Can more complex loop be executed faster?

Question

I found this out when preparing to implement a python-like ",".join(vector) function in C++. I wanted to compare whether it makes sense to eliminate an inner if first element condition used to avoid placing additional ',' at the beginning of the string. I wrote following functions:

long long test1() // 38332ms
{
    long long k = 0;
    for (long long i = 0; i < 10000000000; ++i)
    {
        if (i != 0)
        {
            k += 2;
        }
        k += 1;
    }

    return k;
}

long long test2() // 45272ms
{
    long long k = 0;
    k += 1;
    for (long long i = 1; i < 10000000000; ++i)
    {
        k += 2; // in the real code it might be impossible to merge
        k += 1; // those operations
    }

    return k;
}

I used the simplified code to make conditional jumps more meaningful. I was expecting that the branch prediction would minimize the difference. To my surprise the first function performed better. I was testing the Debug setting under VS2015. The compiler didn't perform any optimizations - I've checked the assemblies. I have also tried to move some things around - move functions definitions, call order, limiting constant. The ratio was roughly the same.

What could be a possible explanation?

Edit: Instead of analyzing this specific scenario I was trying to get some generic answer about possible reasons of such behavior. My guess is that CPU is performing some kind of heuristics during the branch prediction and that in my specific case the my specific CPU was better at predicting this branch in the test1. This is only my intuition so I was wandering whether it might be correct. Could anyone think about it while taking my guess into consideration?

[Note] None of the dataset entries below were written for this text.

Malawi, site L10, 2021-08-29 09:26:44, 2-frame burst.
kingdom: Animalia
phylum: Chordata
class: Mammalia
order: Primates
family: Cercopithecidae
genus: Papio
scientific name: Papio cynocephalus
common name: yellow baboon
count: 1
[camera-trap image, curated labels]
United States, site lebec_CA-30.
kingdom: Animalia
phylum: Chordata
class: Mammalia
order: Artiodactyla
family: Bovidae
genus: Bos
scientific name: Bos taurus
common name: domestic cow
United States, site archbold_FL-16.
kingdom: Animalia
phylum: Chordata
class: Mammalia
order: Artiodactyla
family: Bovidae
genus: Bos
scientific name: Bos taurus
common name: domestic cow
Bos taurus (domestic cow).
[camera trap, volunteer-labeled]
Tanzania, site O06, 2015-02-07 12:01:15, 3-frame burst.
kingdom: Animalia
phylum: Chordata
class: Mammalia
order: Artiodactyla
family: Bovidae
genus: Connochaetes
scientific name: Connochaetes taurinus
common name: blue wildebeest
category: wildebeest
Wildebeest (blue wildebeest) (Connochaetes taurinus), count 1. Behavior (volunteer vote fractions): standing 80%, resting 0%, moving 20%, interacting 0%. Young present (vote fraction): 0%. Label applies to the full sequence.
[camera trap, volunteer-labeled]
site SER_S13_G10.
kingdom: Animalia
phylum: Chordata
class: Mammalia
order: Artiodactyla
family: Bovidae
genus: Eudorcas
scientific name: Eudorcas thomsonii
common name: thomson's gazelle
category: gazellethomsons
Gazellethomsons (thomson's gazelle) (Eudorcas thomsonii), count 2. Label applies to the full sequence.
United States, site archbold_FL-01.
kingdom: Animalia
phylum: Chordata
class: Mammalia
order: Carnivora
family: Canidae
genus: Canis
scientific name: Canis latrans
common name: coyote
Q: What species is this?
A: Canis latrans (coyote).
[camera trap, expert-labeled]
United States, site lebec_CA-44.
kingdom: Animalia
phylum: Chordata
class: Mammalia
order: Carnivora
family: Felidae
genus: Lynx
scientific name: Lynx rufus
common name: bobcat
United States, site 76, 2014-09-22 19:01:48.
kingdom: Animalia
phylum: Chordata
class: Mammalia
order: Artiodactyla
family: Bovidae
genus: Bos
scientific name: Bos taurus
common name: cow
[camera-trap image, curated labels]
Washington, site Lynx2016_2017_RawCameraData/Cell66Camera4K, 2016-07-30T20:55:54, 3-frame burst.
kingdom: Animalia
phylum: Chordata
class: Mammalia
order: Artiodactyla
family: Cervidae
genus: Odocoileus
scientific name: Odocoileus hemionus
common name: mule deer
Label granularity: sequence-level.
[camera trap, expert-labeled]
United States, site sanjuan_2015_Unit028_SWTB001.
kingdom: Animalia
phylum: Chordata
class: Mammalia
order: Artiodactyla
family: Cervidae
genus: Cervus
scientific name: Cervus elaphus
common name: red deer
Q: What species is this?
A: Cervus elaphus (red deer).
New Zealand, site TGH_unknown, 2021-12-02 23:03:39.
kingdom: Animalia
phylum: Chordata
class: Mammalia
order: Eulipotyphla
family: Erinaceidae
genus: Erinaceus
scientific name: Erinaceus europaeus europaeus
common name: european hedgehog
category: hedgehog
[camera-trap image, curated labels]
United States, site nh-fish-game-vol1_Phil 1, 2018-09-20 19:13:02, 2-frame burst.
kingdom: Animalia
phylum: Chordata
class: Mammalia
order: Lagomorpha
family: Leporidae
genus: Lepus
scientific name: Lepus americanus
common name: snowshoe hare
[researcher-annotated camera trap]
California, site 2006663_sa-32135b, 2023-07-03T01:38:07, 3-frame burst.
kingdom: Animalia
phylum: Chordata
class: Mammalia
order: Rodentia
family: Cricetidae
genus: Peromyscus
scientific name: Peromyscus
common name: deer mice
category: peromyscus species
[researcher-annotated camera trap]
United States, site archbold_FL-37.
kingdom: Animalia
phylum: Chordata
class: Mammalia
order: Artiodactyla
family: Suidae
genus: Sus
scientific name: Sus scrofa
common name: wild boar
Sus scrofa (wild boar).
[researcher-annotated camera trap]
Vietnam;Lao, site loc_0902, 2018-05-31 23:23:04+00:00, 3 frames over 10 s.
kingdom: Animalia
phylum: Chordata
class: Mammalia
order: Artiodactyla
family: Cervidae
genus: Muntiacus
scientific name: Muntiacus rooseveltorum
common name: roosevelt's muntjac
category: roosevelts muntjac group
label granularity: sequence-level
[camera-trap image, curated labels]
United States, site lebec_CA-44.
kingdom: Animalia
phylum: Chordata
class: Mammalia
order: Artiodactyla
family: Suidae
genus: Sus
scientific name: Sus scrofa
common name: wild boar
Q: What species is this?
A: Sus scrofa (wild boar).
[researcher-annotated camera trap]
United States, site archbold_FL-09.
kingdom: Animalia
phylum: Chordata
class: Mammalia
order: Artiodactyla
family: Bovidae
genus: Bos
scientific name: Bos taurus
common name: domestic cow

How many times have you experimented with this? There's a lot that can affect completion time from run to run — Joey Wood, Sep 29 '16 at 23:39
I see the same effect on Linux with gcc 4.8.5 on a Haswell-based server. It's robust to reordering the functions, changing the constants, etc. Looking at the assembly output, the only difference is 3 extra instructions to handle the special case in `test`. Best guess is that it's an esoteric architecture-specific instruction alignment and/or instruction cache issue. Interestingly, `gcc` makes `test2` free when compiled with `-O3`, but it doesn't optimize away `test`. — Mr Fooz, Sep 29 '16 at 23:51
ten runs. Test 2 consistently longer by about 6/10ths of a second. GCC 4.8.1. No optimizations. AMD A10 processor — user4581301, Sep 29 '16 at 23:54
Why do you not set `k` to one to begin with and then do `k += 3` in the loop in `test2`? — NathanOliver, Sep 29 '16 at 23:55
What happens if you swap the order of the functions in the source file, so that test2 is first? — 1201ProgramAlarm, Sep 30 '16 at 01:21
By default the Visual Studio Debug setting specifies "/O0" disabling optimizations. — kfsone, Sep 30 '16 at 06:19

score 2 · Accepted Answer · edited May 23 '17 at 10:27

Since you compiled in debug mode, your loop probably stores/reloads k to memory every iteration (and same for the loop counter). Tiny loops in un-optimized code usually bottleneck on store-forwarding latency (~5 cycles on Intel Haswell), not on any kind of throughput bottleneck.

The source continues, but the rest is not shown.